Austrian artist Erwin Wurm presents his sculptural object Narrow House at the Contemporary Art Centre. This is a to-scale model of his childhood home, a building typical of Austria’s post-war suburban architecture, only the sculpture has been shrunk to 1 m width and pivoted at an unusual angle. “To show everyday life from a different perspective” is one of the artist’s mottoes which he puts into practice by constantly challenging conventional sculptural concepts.
Wurm gained worldwide fame in the 1990s with his One Minute Sculpture cycle. These are 60 seconds ‘tableaux-vivants’ performed by the viewers according to the artist’s instructions (e.g. hold these bottles against the wall with your own body; sit down on the platform, hold your breath and think of Spinoza). This way each time the sculpture is created using new sculptural ‘material’ shaped through a transmission of thought. The artist states that sculpture is first and foremost an art of volume, therefore any increase or decrease in volume – even that which occurs when a person loses weight – can be seen as a form of sculptural expression. In his works Wurm often uses everyday objects (clothes, cars and houses) but changes their scale, proportions and volume. Such transformations may at first glance appear comical, but upon closer inspection are critical commentaries on social norms and values, and metaphors for social context.
Narrow House has been modelled after a prototype of the artist’s childhood home. In 1960s Austria, similar houses were being built on a massive scale for the middle class who sought to fulfil the dream of owning a private house.
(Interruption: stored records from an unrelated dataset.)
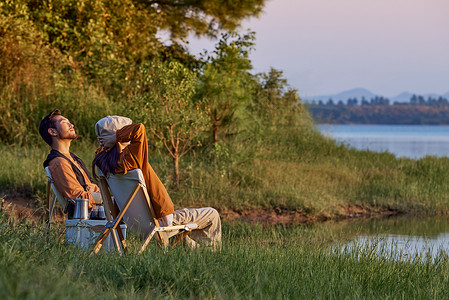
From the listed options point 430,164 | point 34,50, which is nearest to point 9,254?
point 34,50

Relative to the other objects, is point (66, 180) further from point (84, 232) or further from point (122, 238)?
point (122, 238)

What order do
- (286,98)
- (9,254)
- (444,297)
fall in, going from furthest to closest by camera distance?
(286,98)
(444,297)
(9,254)

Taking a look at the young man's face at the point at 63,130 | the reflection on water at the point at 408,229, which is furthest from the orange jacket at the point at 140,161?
the reflection on water at the point at 408,229

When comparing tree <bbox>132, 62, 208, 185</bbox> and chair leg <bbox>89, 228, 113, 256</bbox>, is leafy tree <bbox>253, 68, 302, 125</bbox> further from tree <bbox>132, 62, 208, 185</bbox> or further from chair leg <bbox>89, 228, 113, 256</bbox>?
chair leg <bbox>89, 228, 113, 256</bbox>

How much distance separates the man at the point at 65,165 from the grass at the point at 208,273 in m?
0.57

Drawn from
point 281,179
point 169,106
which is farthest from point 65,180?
point 281,179

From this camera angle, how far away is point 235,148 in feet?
36.5

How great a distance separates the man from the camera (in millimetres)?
5254

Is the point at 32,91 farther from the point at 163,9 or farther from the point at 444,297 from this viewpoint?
the point at 444,297

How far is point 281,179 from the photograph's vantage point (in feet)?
36.2

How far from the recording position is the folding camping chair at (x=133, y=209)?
479 centimetres

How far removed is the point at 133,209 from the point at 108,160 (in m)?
0.43

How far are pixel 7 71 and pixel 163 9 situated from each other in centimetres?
710

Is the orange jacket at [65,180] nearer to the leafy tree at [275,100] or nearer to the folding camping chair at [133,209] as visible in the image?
the folding camping chair at [133,209]
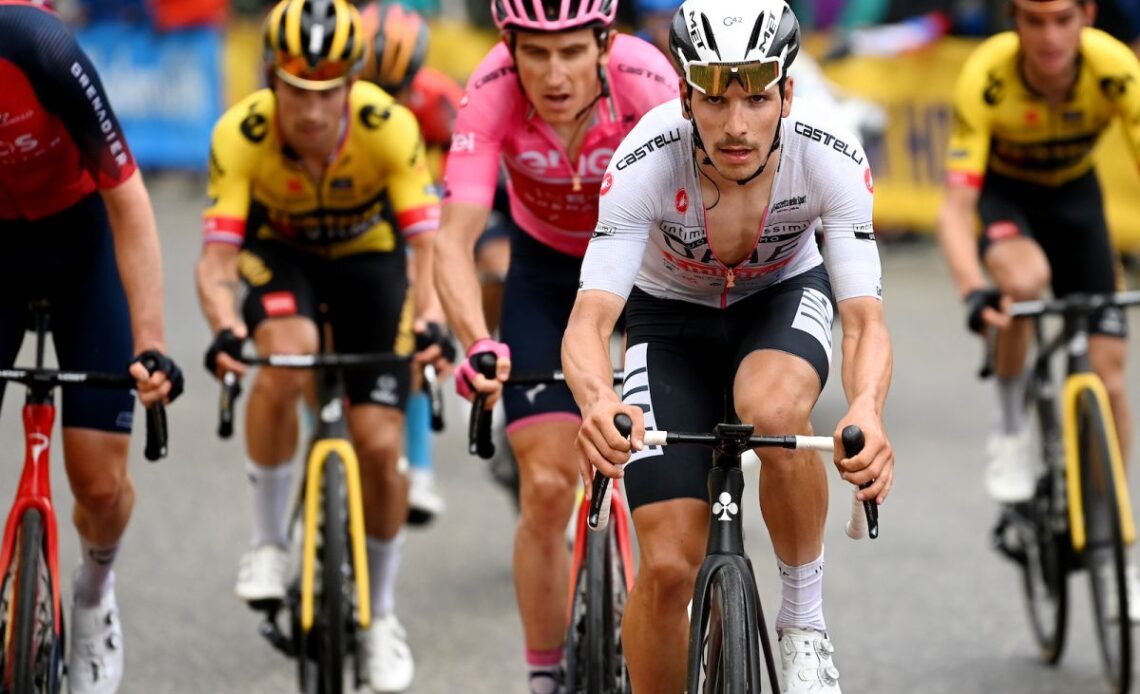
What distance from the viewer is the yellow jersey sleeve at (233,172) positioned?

Wurm’s father was a police detective, his mother a housewife; he recalls his childhood and teenage years as a period of strict limitations and constraints. At school children were not allowed to read American comics featuring Donald Duck, while in the 60s a ban on twist dance was declared in one of the Western parts of Austria. Thus the sense of individuality, that a concept of a private home was supposed to provide, in reality could only express itself in very limited forms, and by reconstructing them the artist is rethinking his and his generation’s experience of living in a constrained and standardised environment.